Non-native speakers of English writing in English will do interesting things with the language, because they don't have the same underlying experience of language sources that a native speaking writer has had. Trouble may of course arise, as when an expression is ambiguous and the writer isn't fully aware of that ambiguity. But the alternate language background makes it easier to avoid falling into cliché, and can bring a freshness to writing style the likes of which you won't see in the writing of a native speaker (who, when avoiding cliché, will achieve freshness of a different variety).

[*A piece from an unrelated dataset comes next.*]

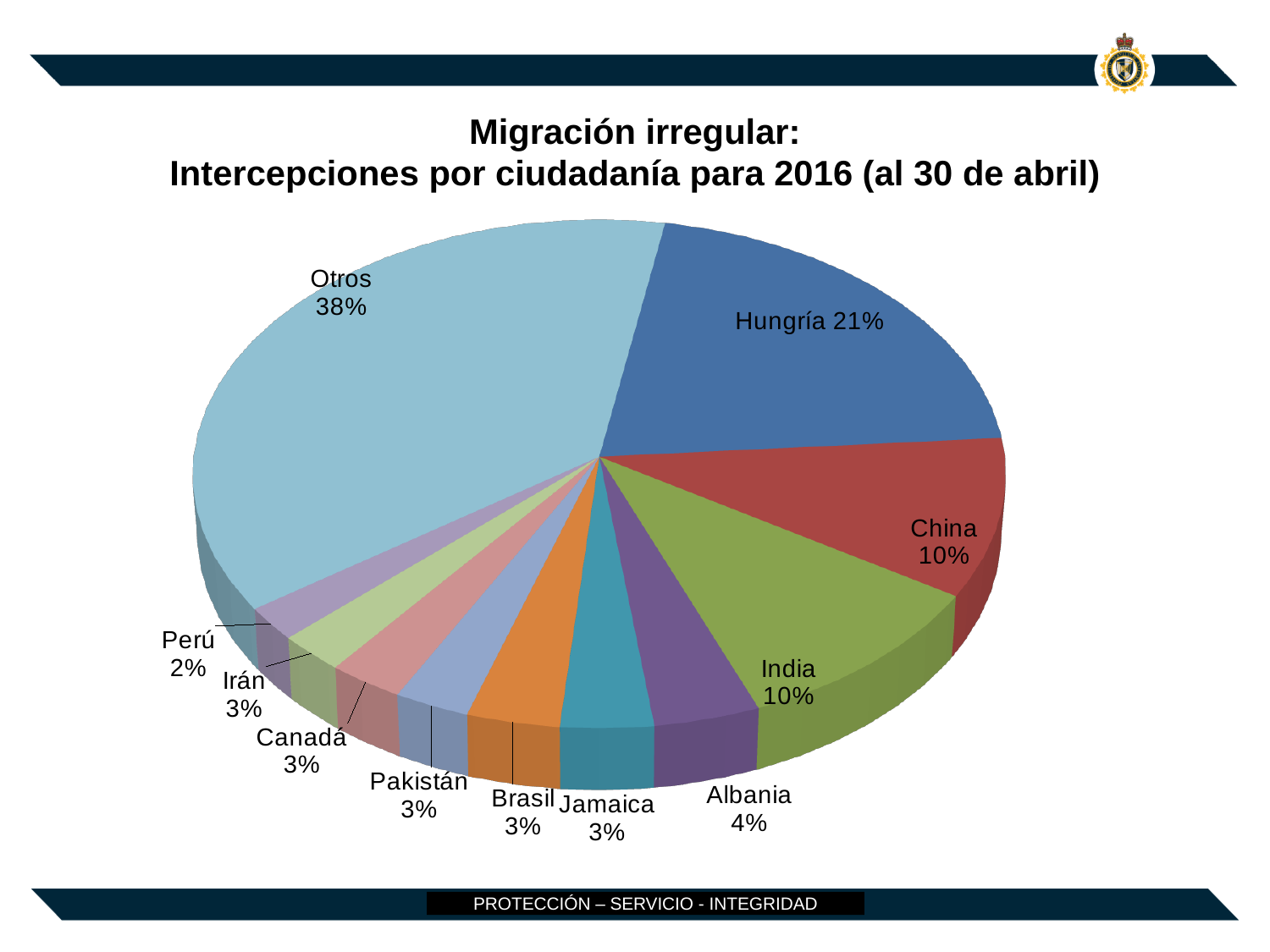
What is the difference in percentage points between Hungría and India? 11 What percentage is shown for China? 10% What is the title of the chart? Migración irregular: Intercepciones por ciudadanía para 2016 (al 30 de abril) Which category has the largest slice of the pie? Otros What percentage is shown for Albania? 4% What kind of chart is shown on the slide? pie chart What is the difference in percentage points between Otros and Hungría? 17 How many slices does the pie chart have? 11 What share of interceptions does Hungría account for? 21% What percentage is shown for Perú? 2% Which is larger, the share for Albania or the share for Jamaica? Albania Which category has the smallest slice of the pie? Perú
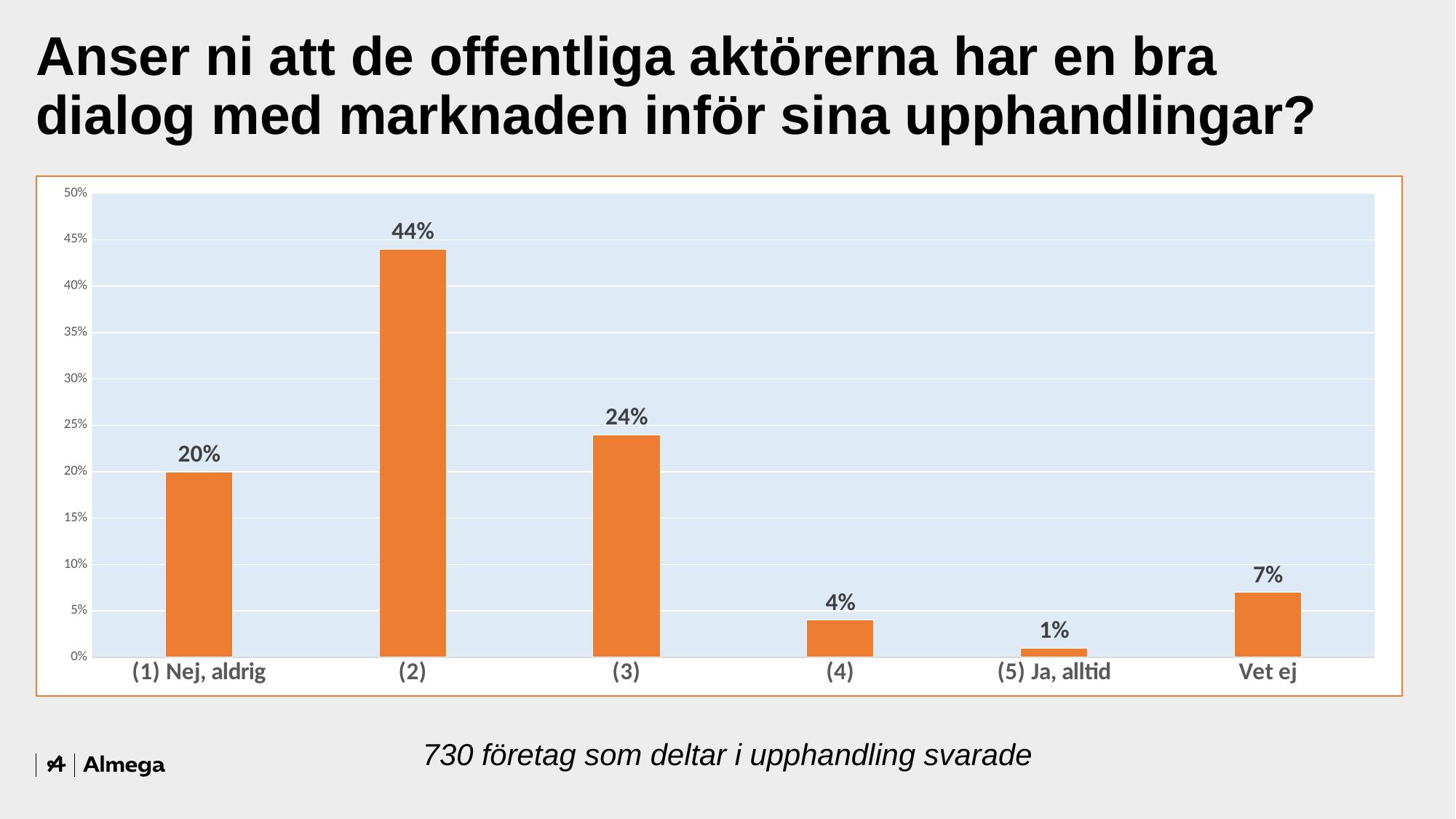
What kind of chart is shown on the slide? Bar chart What is the value for (2)? 44% What is the value for (5) Ja, alltid? 1% What is the difference between the values for Vet ej and (4)? 3% Which category has the highest value? (2) What is the difference between the values for (2) and (3)? 20% Which is larger, the value for (3) or the value for (1) Nej, aldrig? (3) Which category has the lowest value? (5) Ja, alltid What is the highest value shown on the y axis? 50% What is the value for Vet ej? 7% How many categories are shown on the x axis? 6 What is the value for (1) Nej, aldrig? 20%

Yet these writers can still fall into the trap of the assumption of fallibility. My friend Aliette de Bodard, has a debut novel, Servant of the Underworld, that has just come out from Angry Robot books. One reviewer claimed that the qualities of her writing that he disliked could be explained by the fact that English was not her native language - and while most other reviewers praise her work enthusiastically, you can imagine that Aliette was highly insulted by this. It piqued my own indignation to such an extent that I began writing this post. Her science fiction and fantasy writing grow directly out of a long history of reading sf/f in English - a natural source for the wonderful English she uses, which is then augmented in flavor and originality both by her own creativity and her unique perspective on the English language. She is also very articulate in discussing her own cross-cultural and cross-linguistic experiences with writing, so go take a look at some of her thoughts, here.

Aliette is not alone. Indeed, she's following in some very famous footsteps. History is full of works - classics in fact - written in English by non-native speakers. One of the most famous is Lolita, written in English by the Russian Vladimir Nabokov. [Reviewed here (1958).] And then there's Heart of Darkness, written by Joseph Conrad, a native speaker of Polish (here's another article about him).

I can't say that I haven't unconsciously fallen into the trap of not "getting" a non-native speaker's jokes. But after having worn the shoes of a non-native speaker, and experienced some of the consequences, I know I always try to question my own unconscious assumptions about language use and proficiency.

I hope you also find this post has given you some interesting things to think about.